On the face of it the latest quarterly report from Oz Minerals had good news – the company looks like its on track to meet this year’s guidance for gold and copper production, the company is well advanced on its expansion at its Prominent Hill mine in South Australia, work on the new mine at Carrapateena, also in the state, is well advanced, and the company lifted its cash holdings back past the $600 million mark.
The latest report (https://www.ozminerals.com/uploads/media/170725_OZ_Minerals_June_2017_Quarterly_Report.pdf) shows that “a strong second quarter saw Prominent Hill produce 28,163 tonnes of copper and 32,136 ounces of gold. Production has continued in accordance with the mine plan and remains on track to achieve guidance.”
For the six months to June 30 production of copper was 53,242 tonnes, while gold output was 58,271 ounces. That left the company well placed to meet its 2017 guidance of 105,000 to 115,000 tonnes of copper and 115,000 to 125,000 ounces of gold. But there was no comparison with the first two quarters and half of 2016.
So digging out the June quarter production and exploration report for 2016 (https://www.ozminerals.com/uploads/media/OZL_Q2_ASX_Quarterly_Release_FINAL_220716.pdf) you find that the last half year performance wasn’t as good as you might have believed.
Copper production totalled 58,368 tonnes in the six months to June 2016 (making the June 2017 performance a fall of more than 9%) and gold production was 57,662, around 600 ounces less than the figure for the June 2017 half year.
The June 2017 production report made no reference to the performance with the first half of last year.
“Strong production and lower costs quarter on quarter see us tracking positively towards achieving annual guidance. The Prominent Hill mine plan has production ramping up in the latter half of the year, supported by completion of the second permanent decline expected in late August,” the company said.
“Operating discipline at Prominent Hill is yielding improvements to underground operations with a 17 per cent increase in production quarter on quarter, driving productivity and reducing costs.
“At Carrapateena, the boxcut for the second parallel decline is nearing completion with the decline scheduled to break through in late August. Underground development is advancing both declines, which is improving overall development rates. A further update on Carrapateena is expected in Q3.
“Studies on the Concentrate Treatment Plant are progressing, with the project now being managed separately and to a different time line to Carrapateena.
“The quarter ended with a cash balance of $625 million, up from $594 million at the end of Q1, achieved after a $22 million investment in the Carrapateena project, $20 million addition to ore inventory and $69 million tax payment.
“Payable copper and gold volume increases saw All-In Sustaining Costs (AISC) and C1 costs materially lower than the prior quarter, with both remaining on track to meet annual guidance,” directors said.
"Shipments of Prominent Hill concentrates for the quarter totalled 72,458 dry metric tonnes, containing 32,927 tonnes of copper, 38,006 ounces of gold and 265,295 ounces of silver.
"The gold hedging strategy implemented in April 2016 was extended by another 17,500 ounces during the quarter, bringing the total amount of gold hedged to 236,933 ounces at an average price of A$1,760/oz.

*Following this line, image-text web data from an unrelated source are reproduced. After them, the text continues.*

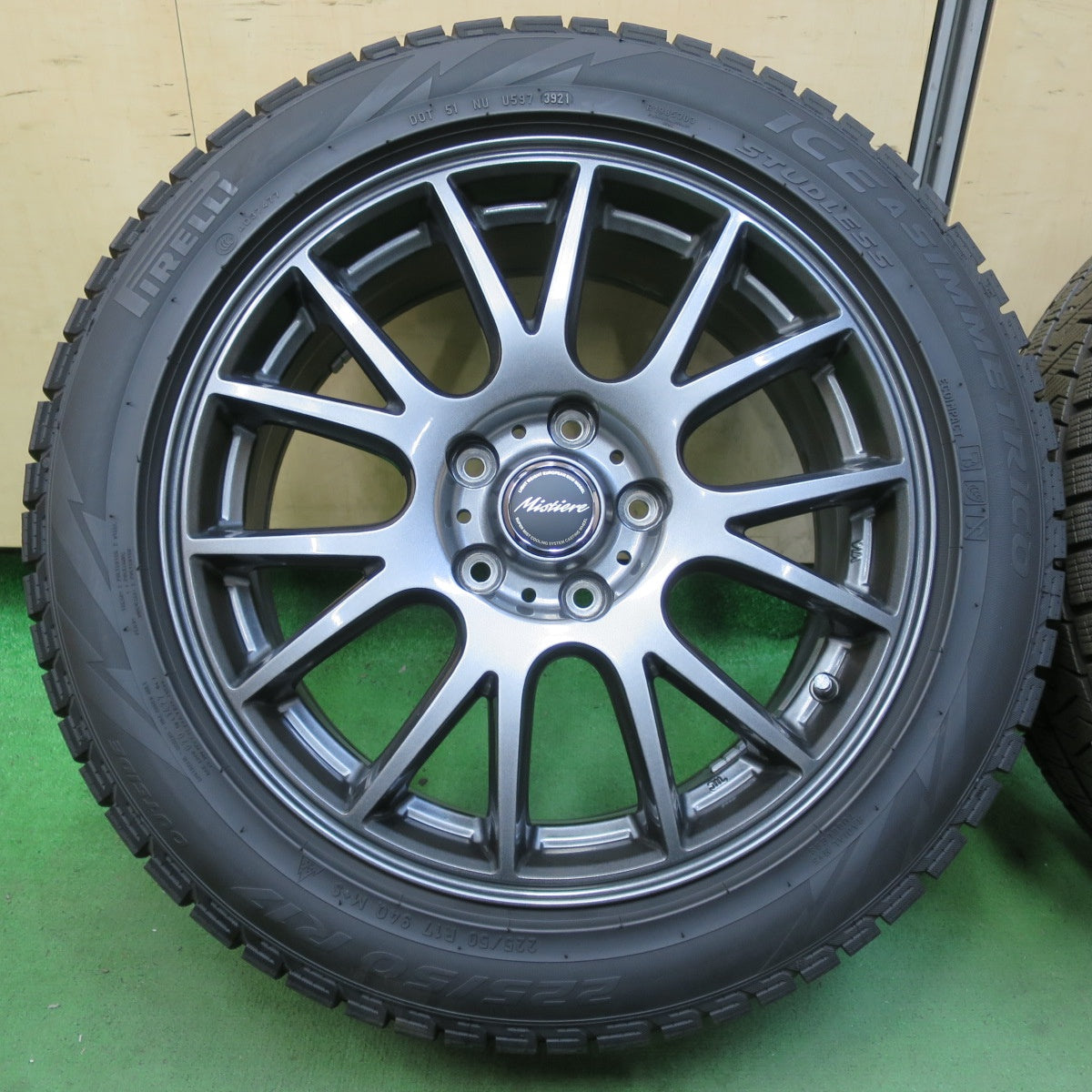 バリ溝！21年！キレイ！9分★スタッドレス 225/50R17 ピレリ アイスアシンメトリコ Mistiere ミスティーレ 17インチ PCD114.3/5H★5071907イス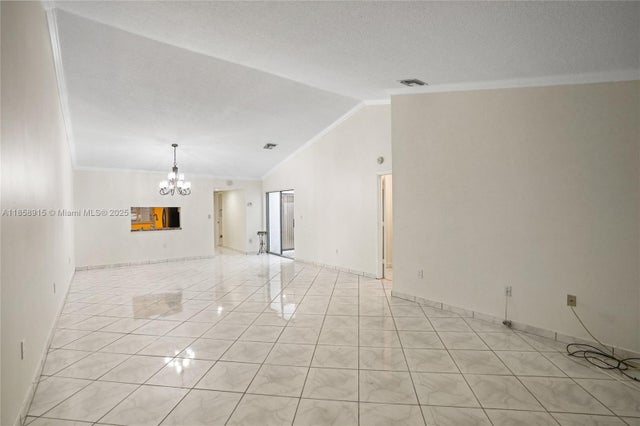 5 of 37 - 347 Fairway Cir 62, Weston, FL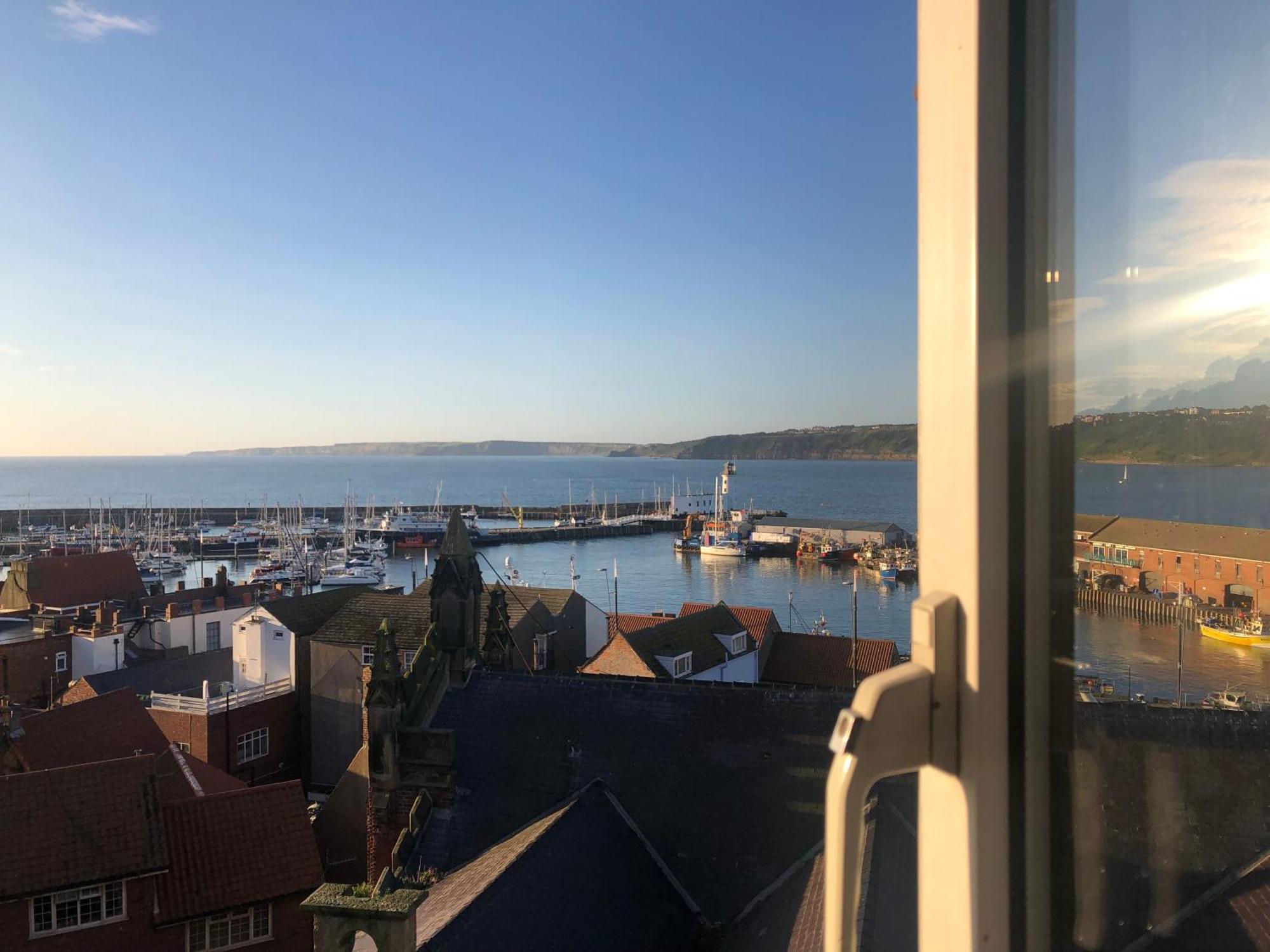 Holiday home Kitson House - Sea Views, 1 Min Walk To Harbour *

Full exposure to the spot gold price continues to be maintained until mid-2018.
"C1 cash costs of US 81c/lb and AISC of US 115c/lb improved over last quarter due to more payable copper and gold produced and less mining expenditure. C1 and AISC remain on track to meet annual guidance.
“C1 costs were lower, predominantly due to more copper and gold produced (higher grade and recovery) and lower mining costs with the open pit demobilisation,” directors said.

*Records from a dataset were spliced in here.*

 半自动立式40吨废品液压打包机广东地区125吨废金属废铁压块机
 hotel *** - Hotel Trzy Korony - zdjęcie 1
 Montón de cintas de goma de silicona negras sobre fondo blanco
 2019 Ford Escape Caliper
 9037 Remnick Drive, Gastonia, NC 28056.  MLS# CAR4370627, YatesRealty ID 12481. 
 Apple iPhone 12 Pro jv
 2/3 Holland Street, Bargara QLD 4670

"The ramp up in production over the prior quarter was driven by an increase in underground ore mined. The second permanent underground access decline is on schedule for breakthrough in late August, which will assist the underground ore production ramp up through the second half of the year,” the company explained.
So what does the fall in copper mean for the first half profit? Hard to say, because it depends on average prices and costs and the amount of hedging. But without digging out the the June 2016 quarter report and the first half figures contained in it, a meaningful assessment of OZ Minerals June half year performance could not have been made.
The shares fell nearly 1.5% to $7.37.